Wahabi Wimmins Collective
Inside, we started with Wahabi Wimmins Collective Aharon and Simon McLellan engaged in a conversation about improvisation while Simon improvises on the guitar, including a couple of lengthy periods when he’s too busy talking to actually play. But still all that’s improvising, right? They get everyone involved but we don’t really have the time to go into any kind of depth, so like its origin in the communal kitchen, it could do with the space to really unfold. An interesting idea.
Haz ‘n’ Daz
Following quickly, immediately in fact, we bang straight into the scarf waving shenanigans of Haz ‘n’ Daz. Dan has a pretty nice looking effects chain, and Howard switches between his full size vintage MS20, recorder and phone. At half time we get oranges. A healthy act. Howard has been at Whitehawk recording crowd noises. Many started by himself. Dan layers on some noise, and Howard synths it up.
Andrew Greaves and Adam Bushell
The second half proper of the evening was opened by a reading of Andrew Greaves’ new piece “Micromelodics” performed by himself and Adam Bushell. The performance has a projection of the score onscreen, a set of coloured rainbow lines (echoed by the cd covers and colour wheel badges) with the instructions. The piece itself has a progression through a number of improvisations in overlapping scales.
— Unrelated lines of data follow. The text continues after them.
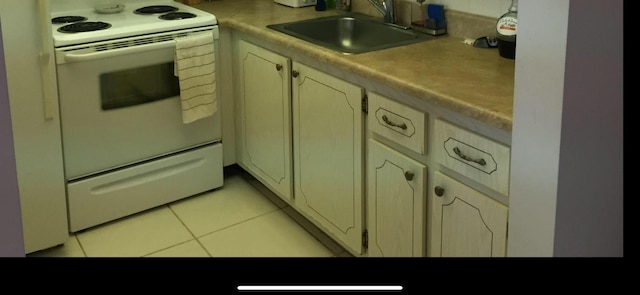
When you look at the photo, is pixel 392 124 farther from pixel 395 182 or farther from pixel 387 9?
pixel 387 9

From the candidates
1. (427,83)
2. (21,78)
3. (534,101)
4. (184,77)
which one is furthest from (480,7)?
(21,78)

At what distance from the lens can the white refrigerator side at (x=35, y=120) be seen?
2.04 m

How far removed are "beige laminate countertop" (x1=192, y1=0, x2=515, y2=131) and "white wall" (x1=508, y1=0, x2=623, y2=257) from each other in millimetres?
385

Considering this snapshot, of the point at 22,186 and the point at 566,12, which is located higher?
the point at 566,12

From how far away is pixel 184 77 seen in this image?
243cm

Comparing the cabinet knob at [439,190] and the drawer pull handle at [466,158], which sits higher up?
the drawer pull handle at [466,158]

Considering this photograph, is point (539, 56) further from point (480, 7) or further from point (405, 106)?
point (480, 7)

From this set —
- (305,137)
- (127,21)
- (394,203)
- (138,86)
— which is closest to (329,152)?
(305,137)

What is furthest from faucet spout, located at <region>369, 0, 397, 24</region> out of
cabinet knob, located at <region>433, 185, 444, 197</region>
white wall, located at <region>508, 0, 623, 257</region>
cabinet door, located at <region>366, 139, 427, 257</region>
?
white wall, located at <region>508, 0, 623, 257</region>

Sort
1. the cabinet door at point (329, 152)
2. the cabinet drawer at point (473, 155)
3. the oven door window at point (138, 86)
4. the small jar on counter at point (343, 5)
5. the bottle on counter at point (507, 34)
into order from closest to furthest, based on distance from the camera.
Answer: the cabinet drawer at point (473, 155) < the bottle on counter at point (507, 34) < the cabinet door at point (329, 152) < the oven door window at point (138, 86) < the small jar on counter at point (343, 5)

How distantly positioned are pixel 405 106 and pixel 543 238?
75cm

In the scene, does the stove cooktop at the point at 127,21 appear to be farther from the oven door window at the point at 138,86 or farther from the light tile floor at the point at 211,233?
the light tile floor at the point at 211,233

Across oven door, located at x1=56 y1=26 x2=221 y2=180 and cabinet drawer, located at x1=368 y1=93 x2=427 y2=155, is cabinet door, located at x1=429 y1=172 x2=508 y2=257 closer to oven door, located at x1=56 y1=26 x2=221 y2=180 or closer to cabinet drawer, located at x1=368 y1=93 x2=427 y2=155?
cabinet drawer, located at x1=368 y1=93 x2=427 y2=155

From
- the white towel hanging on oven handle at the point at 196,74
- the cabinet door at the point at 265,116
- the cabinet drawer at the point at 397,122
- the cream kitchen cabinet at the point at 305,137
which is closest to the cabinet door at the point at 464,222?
the cabinet drawer at the point at 397,122
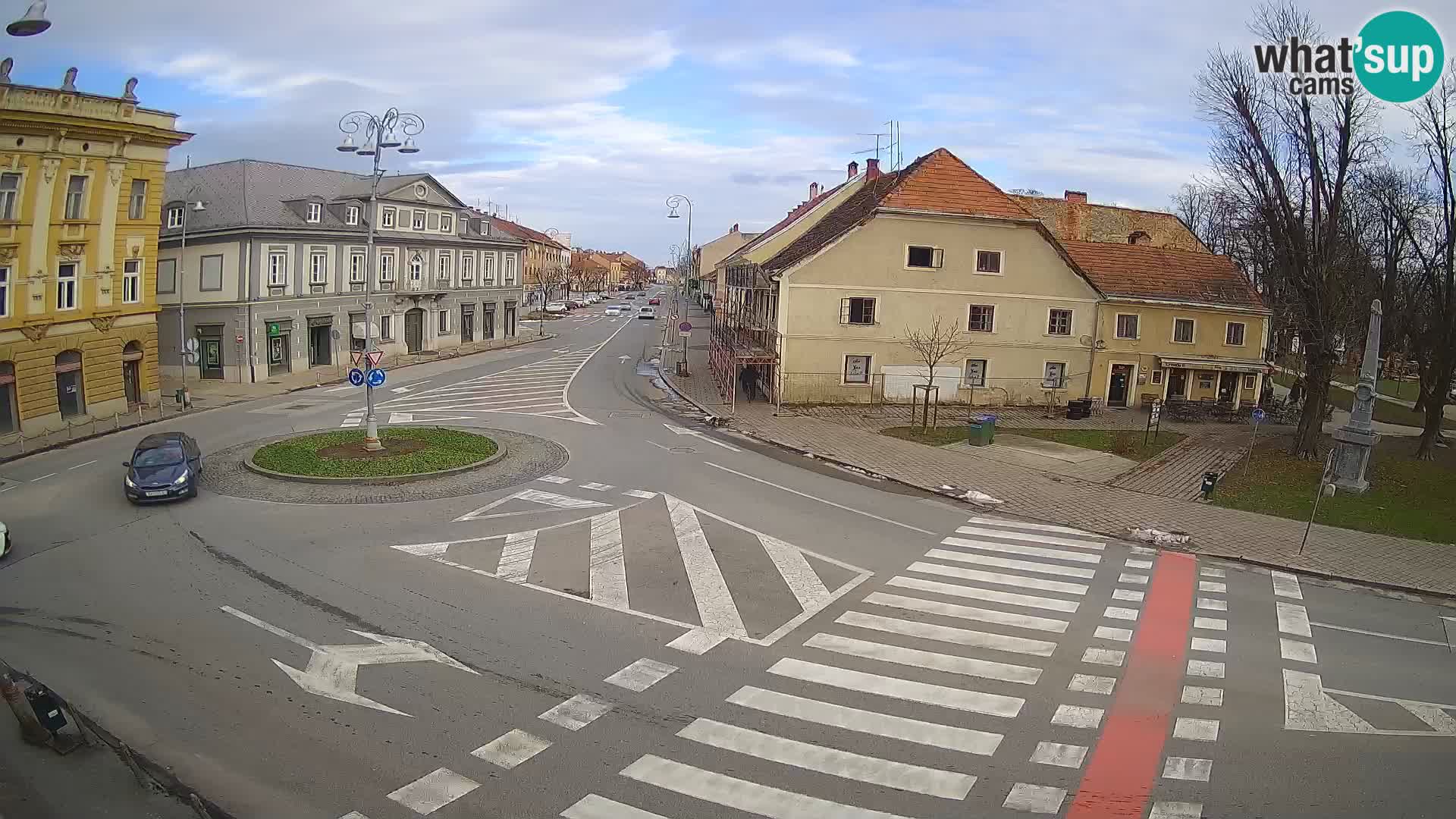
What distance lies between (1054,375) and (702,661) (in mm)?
31583

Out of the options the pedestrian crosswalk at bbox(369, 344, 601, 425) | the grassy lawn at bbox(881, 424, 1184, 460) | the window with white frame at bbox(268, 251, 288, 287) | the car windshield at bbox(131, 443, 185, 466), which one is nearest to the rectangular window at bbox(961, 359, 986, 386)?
the grassy lawn at bbox(881, 424, 1184, 460)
Some have a couple of notes some seem to have five or more. Adam and Andrew bounce off each other well, the clear resonance of the vibes in the small space counteracting the fuzzier organ arpeggios.
Arma Agharta
And rounding off the evening with have Arma Agharta. He disappears at the end of the micromelodics to reappear in khaki and red stripped woollen suit. His set oddly reminds me of Friske Frugt in the tones he uses, but he has field recordings, backing tracks, odd cheap Yamaha sounds and loopy effects chains. And he sings. Presumably in Lithuanian through strobing tremolo. It’s a heady murky psychedelia of mysterious northern origins the like of which I really can’t really recall except by Compass.